Jeżeli rozmowy z prezydentem Majchrowskim i przedstawicielem miasta nie dadzą spodziewanych rezultatów, rozważane są też inne formy lobbingu. Dyskutowano o możliwości przeprowadzenia pokojowej demonstracji lub happeningu kibiców Wisły jako formy poparcia budowy stadionu. Podkreślano też, że przed Wisłą otwiera się niezwykła szansa w postaci kandydatury Krakowa do organizacji Euro 2012, dlatego kibice Białej Gwiazdy powinni wspierać tę kandydatura różnymi sposobami i przyłączać się do różnych, związanych z nią inicjatyw.

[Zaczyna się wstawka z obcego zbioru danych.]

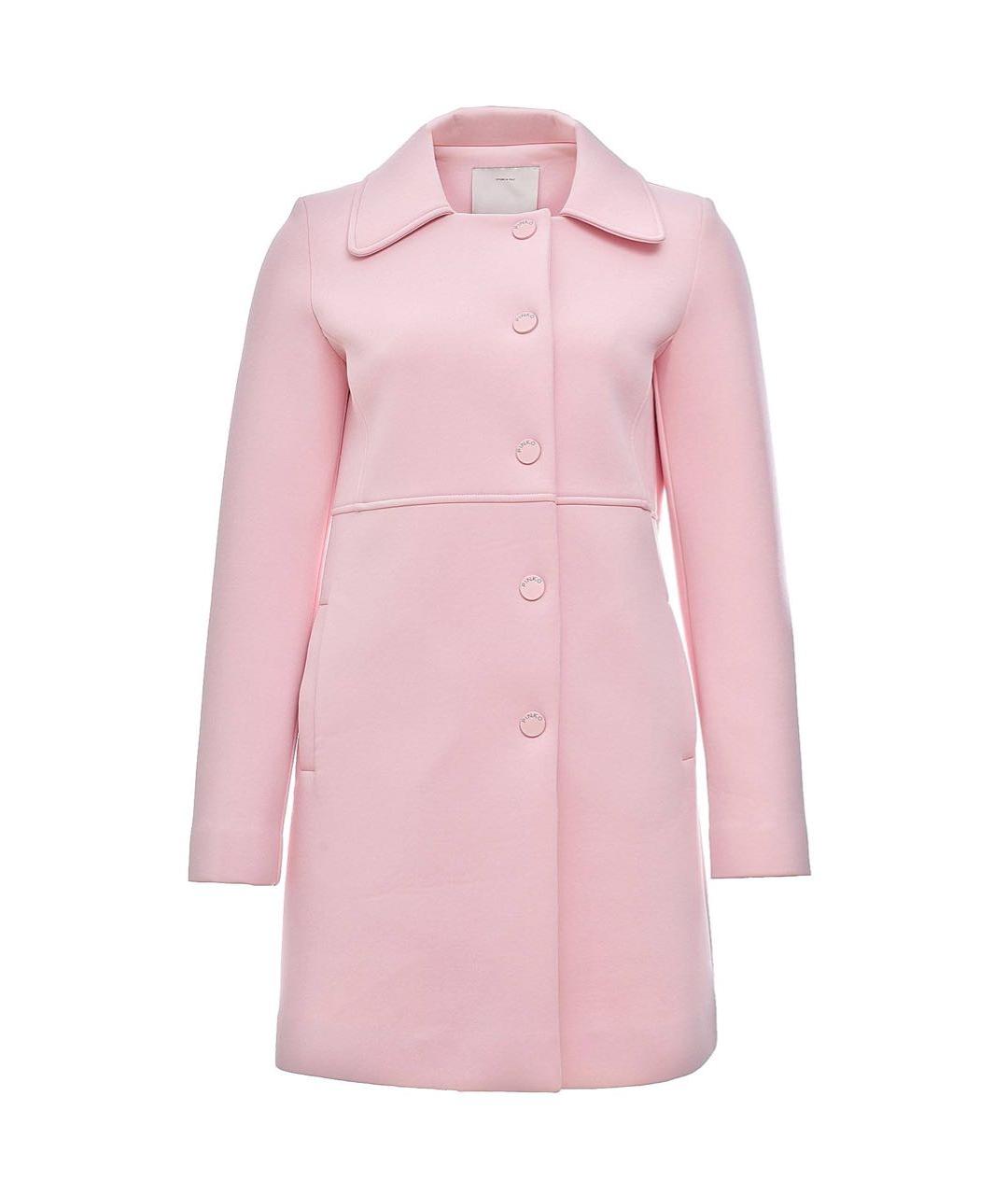 PINKO Розовое полиэстеровое пальто, фото 1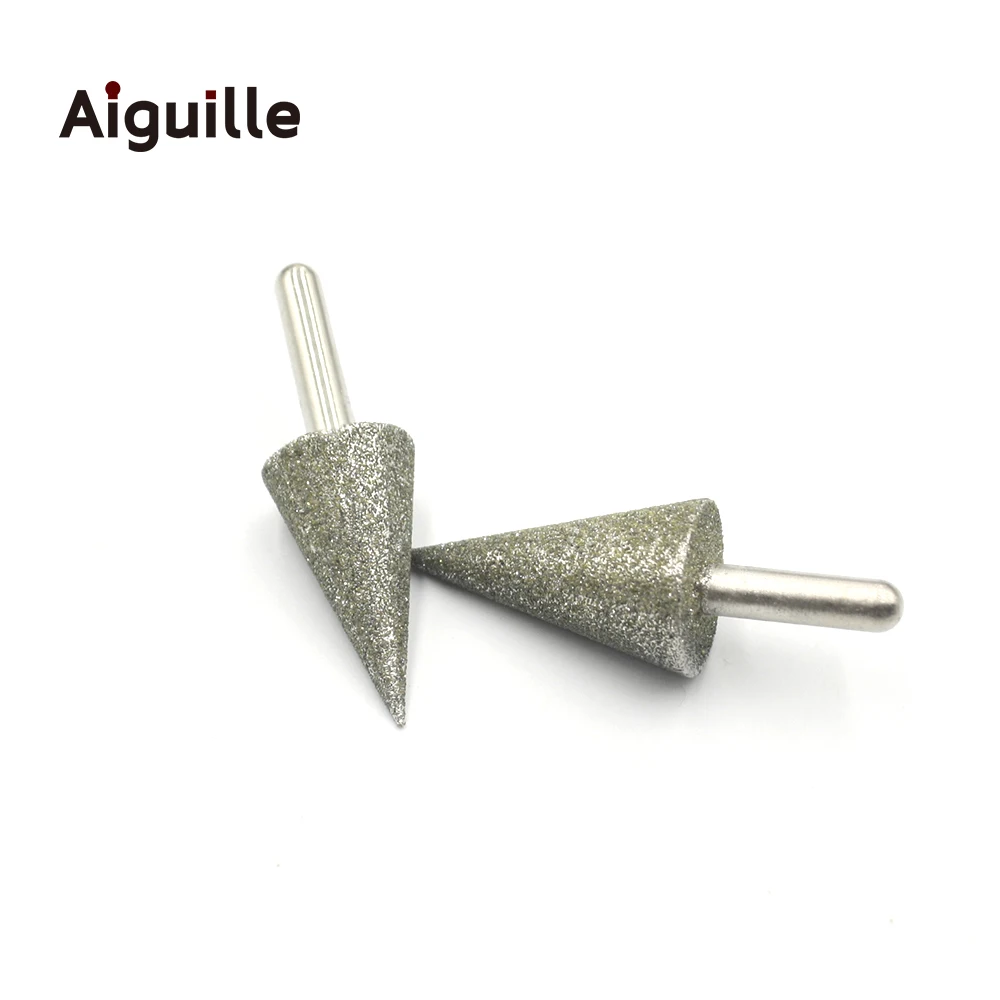 30 kąt shank 6mm 80 # diamentowy punkt szlifowania kamień Jade diamentowe szlifowanie Burr Peeling punkt…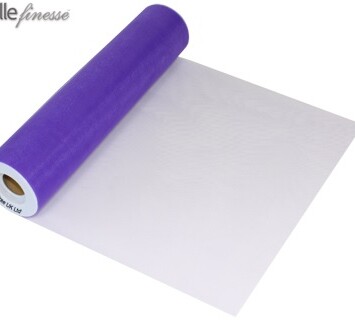 12 Inch x 25yds Tulle Finesse Purple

Euro 2012 to ogromna szansa dla stadionu przy Reymonta, który może stać się niezwykle nowoczesnym, pojemnym obiektem. Jednak szansa ta może przerodzić się w zagrożenie dla klubu, jeśli wprowadzi się w życie chory pomysł według którego Wisła powinna później płacić za wynajem nowoczesnego stadionu astronomiczne kwoty, od kilku do nawet kilkudziesięciu milionów złotych rocznie. SKWK pytało dziś zgromadzonych fanów, czy są świadomi, że w takiej sytuacji „Biała Gwiazda” może być skazana na rozgrywanie meczów na stadionie Wawelu… - Perspektywa takiego rozwoju sytuacji tym bardziej zmusza do działania
- mówi SKWK. Czas, by kibice wzięli sprawy wiślackiego stadionu w swoje ręce.